─── Extracted entries

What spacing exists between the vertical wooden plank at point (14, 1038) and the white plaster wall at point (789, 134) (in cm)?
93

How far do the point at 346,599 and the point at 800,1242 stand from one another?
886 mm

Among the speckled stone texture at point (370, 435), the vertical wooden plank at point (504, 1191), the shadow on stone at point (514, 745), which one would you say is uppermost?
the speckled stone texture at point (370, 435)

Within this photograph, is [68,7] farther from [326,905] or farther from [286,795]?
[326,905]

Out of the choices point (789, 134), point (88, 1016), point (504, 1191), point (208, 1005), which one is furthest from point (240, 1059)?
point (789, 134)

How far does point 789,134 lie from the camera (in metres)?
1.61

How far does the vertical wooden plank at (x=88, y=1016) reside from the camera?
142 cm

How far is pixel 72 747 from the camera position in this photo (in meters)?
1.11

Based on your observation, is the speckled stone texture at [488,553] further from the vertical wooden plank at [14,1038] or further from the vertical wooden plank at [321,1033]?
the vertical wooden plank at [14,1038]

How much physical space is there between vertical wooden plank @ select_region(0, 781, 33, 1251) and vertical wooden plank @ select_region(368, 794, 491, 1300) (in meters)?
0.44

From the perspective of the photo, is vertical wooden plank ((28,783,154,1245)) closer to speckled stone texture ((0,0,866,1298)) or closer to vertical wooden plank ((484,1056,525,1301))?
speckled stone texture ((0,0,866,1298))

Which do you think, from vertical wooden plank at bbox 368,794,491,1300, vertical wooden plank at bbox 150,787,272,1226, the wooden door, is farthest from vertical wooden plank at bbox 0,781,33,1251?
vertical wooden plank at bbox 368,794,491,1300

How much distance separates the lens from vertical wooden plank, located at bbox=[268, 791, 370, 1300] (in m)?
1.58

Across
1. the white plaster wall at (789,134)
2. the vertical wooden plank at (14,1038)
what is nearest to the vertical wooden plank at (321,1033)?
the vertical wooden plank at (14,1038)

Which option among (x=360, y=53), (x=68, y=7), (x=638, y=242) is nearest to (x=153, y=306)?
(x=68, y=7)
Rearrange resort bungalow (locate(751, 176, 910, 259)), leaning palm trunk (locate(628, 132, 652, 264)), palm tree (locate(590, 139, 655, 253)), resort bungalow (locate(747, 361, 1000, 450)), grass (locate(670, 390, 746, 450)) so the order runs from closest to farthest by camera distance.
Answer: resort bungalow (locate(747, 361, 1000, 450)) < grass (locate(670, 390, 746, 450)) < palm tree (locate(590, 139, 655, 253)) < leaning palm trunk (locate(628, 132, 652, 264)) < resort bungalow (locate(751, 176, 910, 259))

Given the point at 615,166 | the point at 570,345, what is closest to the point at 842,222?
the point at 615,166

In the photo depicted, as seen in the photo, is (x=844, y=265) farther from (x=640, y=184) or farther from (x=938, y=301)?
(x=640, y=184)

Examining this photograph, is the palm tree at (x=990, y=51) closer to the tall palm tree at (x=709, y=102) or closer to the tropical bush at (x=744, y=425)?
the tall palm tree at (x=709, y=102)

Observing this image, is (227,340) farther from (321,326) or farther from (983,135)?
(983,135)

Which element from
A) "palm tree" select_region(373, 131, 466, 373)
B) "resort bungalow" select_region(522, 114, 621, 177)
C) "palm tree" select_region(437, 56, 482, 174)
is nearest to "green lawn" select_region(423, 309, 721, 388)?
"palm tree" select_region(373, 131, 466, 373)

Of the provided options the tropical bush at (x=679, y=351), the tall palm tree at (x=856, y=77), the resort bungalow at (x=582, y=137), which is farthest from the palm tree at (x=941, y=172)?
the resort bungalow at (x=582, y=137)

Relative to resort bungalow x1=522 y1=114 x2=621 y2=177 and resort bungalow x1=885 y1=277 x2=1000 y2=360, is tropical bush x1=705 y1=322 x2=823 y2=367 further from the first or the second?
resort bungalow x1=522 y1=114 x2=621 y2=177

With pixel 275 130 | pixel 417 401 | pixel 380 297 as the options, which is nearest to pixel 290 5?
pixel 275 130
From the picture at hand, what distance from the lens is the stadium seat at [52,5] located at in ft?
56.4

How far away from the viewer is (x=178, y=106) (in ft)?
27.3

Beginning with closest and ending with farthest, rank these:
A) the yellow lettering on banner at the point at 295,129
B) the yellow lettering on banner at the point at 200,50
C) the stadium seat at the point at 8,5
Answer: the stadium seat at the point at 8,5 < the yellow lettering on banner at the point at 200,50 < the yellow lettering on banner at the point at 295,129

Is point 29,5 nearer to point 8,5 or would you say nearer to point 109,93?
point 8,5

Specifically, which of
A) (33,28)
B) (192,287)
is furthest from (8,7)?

──────

**Objective**: Every entry above needs to be quoted exactly.

**Solution to the exercise**:
What spacing exists between the vertical wooden plank at point (14, 1038) and the white plaster wall at point (789, 134) (in cm)?
93

How far do the point at 346,599 and the point at 800,1242 stand from one another?
886 mm

Among the speckled stone texture at point (370, 435), the vertical wooden plank at point (504, 1191), the shadow on stone at point (514, 745), which one would you say is uppermost?
the speckled stone texture at point (370, 435)

Within this photograph, is [68,7] farther from [326,905] or farther from [286,795]?
[326,905]

Out of the choices point (789, 134), point (88, 1016), point (504, 1191), point (208, 1005), which one is furthest from point (240, 1059)?
point (789, 134)

How far does point 789,134 lie from the camera (in metres)?
1.61

How far does the vertical wooden plank at (x=88, y=1016) reside from the camera?
142 cm

How far is pixel 72 747 from the camera position in this photo (in meters)?
1.11

Based on your observation, is the speckled stone texture at [488,553] further from the vertical wooden plank at [14,1038] or further from the vertical wooden plank at [321,1033]?
the vertical wooden plank at [14,1038]

How much physical space is there between vertical wooden plank @ select_region(0, 781, 33, 1251) and vertical wooden plank @ select_region(368, 794, 491, 1300) (in meters)?
0.44

From the perspective of the photo, is vertical wooden plank ((28,783,154,1245)) closer to speckled stone texture ((0,0,866,1298)) or closer to vertical wooden plank ((484,1056,525,1301))?
speckled stone texture ((0,0,866,1298))

Which do you think, from vertical wooden plank at bbox 368,794,491,1300, vertical wooden plank at bbox 150,787,272,1226, the wooden door, is farthest from vertical wooden plank at bbox 0,781,33,1251?
vertical wooden plank at bbox 368,794,491,1300

How much distance separates the lens from vertical wooden plank, located at bbox=[268, 791, 370, 1300] (in m)?
1.58

Across
1. the white plaster wall at (789,134)
2. the vertical wooden plank at (14,1038)
what is nearest to the vertical wooden plank at (321,1033)?
the vertical wooden plank at (14,1038)

Which option among (x=360, y=53), (x=68, y=7), (x=638, y=242) is nearest to (x=153, y=306)?
(x=68, y=7)
Rearrange resort bungalow (locate(751, 176, 910, 259)), leaning palm trunk (locate(628, 132, 652, 264)), palm tree (locate(590, 139, 655, 253)), resort bungalow (locate(747, 361, 1000, 450)), grass (locate(670, 390, 746, 450)) so the order runs from closest to farthest by camera distance.
Answer: resort bungalow (locate(747, 361, 1000, 450)) < grass (locate(670, 390, 746, 450)) < palm tree (locate(590, 139, 655, 253)) < leaning palm trunk (locate(628, 132, 652, 264)) < resort bungalow (locate(751, 176, 910, 259))

Given the point at 615,166 | the point at 570,345, what is closest to the point at 842,222?
the point at 615,166

In the photo depicted, as seen in the photo, is (x=844, y=265) farther from (x=640, y=184) or farther from (x=938, y=301)?
(x=640, y=184)

Examining this photograph, is the palm tree at (x=990, y=51) closer to the tall palm tree at (x=709, y=102) or closer to the tropical bush at (x=744, y=425)?
the tall palm tree at (x=709, y=102)

Observing this image, is (227,340) farther from (321,326) or farther from (983,135)?
(983,135)

Which element from
A) "palm tree" select_region(373, 131, 466, 373)
B) "resort bungalow" select_region(522, 114, 621, 177)
C) "palm tree" select_region(437, 56, 482, 174)
is nearest to "green lawn" select_region(423, 309, 721, 388)?
"palm tree" select_region(373, 131, 466, 373)

Of the provided options the tropical bush at (x=679, y=351), the tall palm tree at (x=856, y=77), the resort bungalow at (x=582, y=137), which is farthest from the palm tree at (x=941, y=172)?
the resort bungalow at (x=582, y=137)

Relative to resort bungalow x1=522 y1=114 x2=621 y2=177 and resort bungalow x1=885 y1=277 x2=1000 y2=360, is tropical bush x1=705 y1=322 x2=823 y2=367 further from the first or the second?
resort bungalow x1=522 y1=114 x2=621 y2=177

With pixel 275 130 | pixel 417 401 | pixel 380 297 as the options, which is nearest to pixel 290 5?
pixel 275 130
From the picture at hand, what distance from the lens is the stadium seat at [52,5] located at in ft?
56.4

How far away from the viewer is (x=178, y=106) (in ft)?
27.3

Beginning with closest and ending with farthest, rank these:
A) the yellow lettering on banner at the point at 295,129
B) the yellow lettering on banner at the point at 200,50
C) the stadium seat at the point at 8,5
Answer: the stadium seat at the point at 8,5 < the yellow lettering on banner at the point at 200,50 < the yellow lettering on banner at the point at 295,129

Is point 29,5 nearer to point 8,5 or would you say nearer to point 109,93?
point 8,5

Specifically, which of
A) (33,28)
B) (192,287)
is furthest from (8,7)?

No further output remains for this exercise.